SET PROBLEM 1: In the concert thread, what brand of protective ear muffs does the almost 2-year-old in the Rico'sAlice post wear?

PAGE:
——

Normally I would say YES take them! BUT, like another poster said, there are no cheap seats, if its inside, the smoke would be bad. The bathroom lines arent a big deal, taking dd1 with us to concerts got us in faster!!!
As far as the ear protection, I purchased a couple of child-size, close-range shotgun approved ear things for dd. If you are willing to buy the tix, make sure the ear protection is the best!!!
Good luck!


----------



## Drummer's Wife (Jun 5, 2005)

I love loud concerts and my kids love loud music, but I know for a fact DH and I would have a ton more fun rockin' out if they were at home...

we've gone to outdoor concerts and taken them, but honestly it was because we didn't have a sitter, or daddy was playing at a family friendly venue (i.e. a car show or festival).

Too many people, too many chances to get lost, get hurt, stepped on, beer spilled on them, second hand smoke, etc.,

and this way, you can venture into the mosh pit or crowd surf


----------



## Rico'sAlice (Mar 19, 2006)

No comment on the 5 yo, and I don't know _your_ DS but I wouldn't hesitate to take _my_ almost 2yo. We take him to rock concerts and such often. We just don't get seats/ go to a section right in fron of the stage. DS wears protective ear muffs (peltor kids) and has a great time. But he is happy to nap in the sling, which makes a difference for a long concert. I've never had any issues with crowds or smoke, but I guess the smoke depends on laws in your state. Everywhere I've been it was policed pretty tightly indoors, and outdoors on the lawn I would just move. DS just eats whatever food we get for ourselves inside (he'll survive 1 day of hotdogs w/ nitrates







) and nurses. I've never had to buy a ticket for him yet. Most places the official rule is free under 2, but as long as you aren't expecting him to have his own seat, it probably wouldn't be an issue until he's three or so- it's not like they ask to see a birth certificate or anything.
I've Never had to go home b/c he was unhappy. Just sometimes leave my seat and take him for a walk out in the hallway or whatever until he falls asleep or is ready to go back in. I can usually hear the music out there anyway.

——

SET PROBLEM 2: Express the rows below as a Markdown table, from the line containing "Would you please go through the image and spot all pickup" down to the line containing "744 433 765 472", both included. Use two columns, n for the row number and Line for the line itself, and leave out blank lines.

——

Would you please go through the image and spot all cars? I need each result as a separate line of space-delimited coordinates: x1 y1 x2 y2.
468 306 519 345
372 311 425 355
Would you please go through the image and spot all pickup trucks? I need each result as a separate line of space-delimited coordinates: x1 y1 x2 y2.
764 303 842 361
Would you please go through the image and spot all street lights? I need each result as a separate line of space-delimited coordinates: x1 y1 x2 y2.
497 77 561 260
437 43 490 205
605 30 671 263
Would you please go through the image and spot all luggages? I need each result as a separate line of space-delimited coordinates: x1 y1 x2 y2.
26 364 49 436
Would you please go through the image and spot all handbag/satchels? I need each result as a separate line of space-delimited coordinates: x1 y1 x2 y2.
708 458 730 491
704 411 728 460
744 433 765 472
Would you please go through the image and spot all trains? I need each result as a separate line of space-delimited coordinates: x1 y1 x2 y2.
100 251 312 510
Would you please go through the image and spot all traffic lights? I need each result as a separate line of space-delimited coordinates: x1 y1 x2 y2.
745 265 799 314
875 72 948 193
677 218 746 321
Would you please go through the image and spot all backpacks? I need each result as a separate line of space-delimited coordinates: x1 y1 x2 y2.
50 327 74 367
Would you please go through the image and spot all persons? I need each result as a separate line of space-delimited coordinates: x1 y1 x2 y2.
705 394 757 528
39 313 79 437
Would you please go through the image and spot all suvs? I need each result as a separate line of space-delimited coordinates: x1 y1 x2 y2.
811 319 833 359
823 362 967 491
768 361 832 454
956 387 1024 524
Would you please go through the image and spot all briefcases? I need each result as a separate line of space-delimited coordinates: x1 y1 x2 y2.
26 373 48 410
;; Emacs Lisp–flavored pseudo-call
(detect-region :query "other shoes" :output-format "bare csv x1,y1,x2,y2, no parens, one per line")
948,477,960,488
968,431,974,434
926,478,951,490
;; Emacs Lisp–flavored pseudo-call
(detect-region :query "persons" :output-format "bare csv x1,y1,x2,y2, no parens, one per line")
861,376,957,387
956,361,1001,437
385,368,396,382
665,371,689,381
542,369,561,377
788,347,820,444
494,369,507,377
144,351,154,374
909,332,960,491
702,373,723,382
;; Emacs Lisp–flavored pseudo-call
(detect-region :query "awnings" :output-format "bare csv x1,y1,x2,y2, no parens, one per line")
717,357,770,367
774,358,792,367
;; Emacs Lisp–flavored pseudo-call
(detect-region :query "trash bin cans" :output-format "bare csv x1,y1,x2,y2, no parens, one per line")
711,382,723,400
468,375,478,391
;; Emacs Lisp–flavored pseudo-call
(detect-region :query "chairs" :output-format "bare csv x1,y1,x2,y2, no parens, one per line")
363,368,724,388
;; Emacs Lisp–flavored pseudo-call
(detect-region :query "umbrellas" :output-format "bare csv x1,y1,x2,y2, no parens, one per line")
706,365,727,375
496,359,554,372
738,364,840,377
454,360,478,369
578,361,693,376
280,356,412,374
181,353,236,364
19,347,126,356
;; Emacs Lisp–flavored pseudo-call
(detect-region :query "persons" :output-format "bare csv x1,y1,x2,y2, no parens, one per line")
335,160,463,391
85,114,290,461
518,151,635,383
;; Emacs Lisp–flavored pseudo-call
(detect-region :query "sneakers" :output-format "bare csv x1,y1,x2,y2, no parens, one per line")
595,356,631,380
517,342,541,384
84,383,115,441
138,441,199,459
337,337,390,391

——

RIGHT ANSWER 1: Peltor kids.

RIGHT ANSWER 2:
| n | Line |
|---|---|
| 1 | Would you please go through the image and spot all pickup trucks? I need each result as a separate line of space-delimited coordinates: x1 y1 x2 y2. |
| 2 | 764 303 842 361 |
| 3 | Would you please go through the image and spot all street lights? I need each result as a separate line of space-delimited coordinates: x1 y1 x2 y2. |
| 4 | 497 77 561 260 |
| 5 | 437 43 490 205 |
| 6 | 605 30 671 263 |
| 7 | Would you please go through the image and spot all luggages? I need each result as a separate line of space-delimited coordinates: x1 y1 x2 y2. |
| 8 | 26 364 49 436 |
| 9 | Would you please go through the image and spot all handbag/satchels? I need each result as a separate line of space-delimited coordinates: x1 y1 x2 y2. |
| 10 | 708 458 730 491 |
| 11 | 704 411 728 460 |
| 12 | 744 433 765 472 |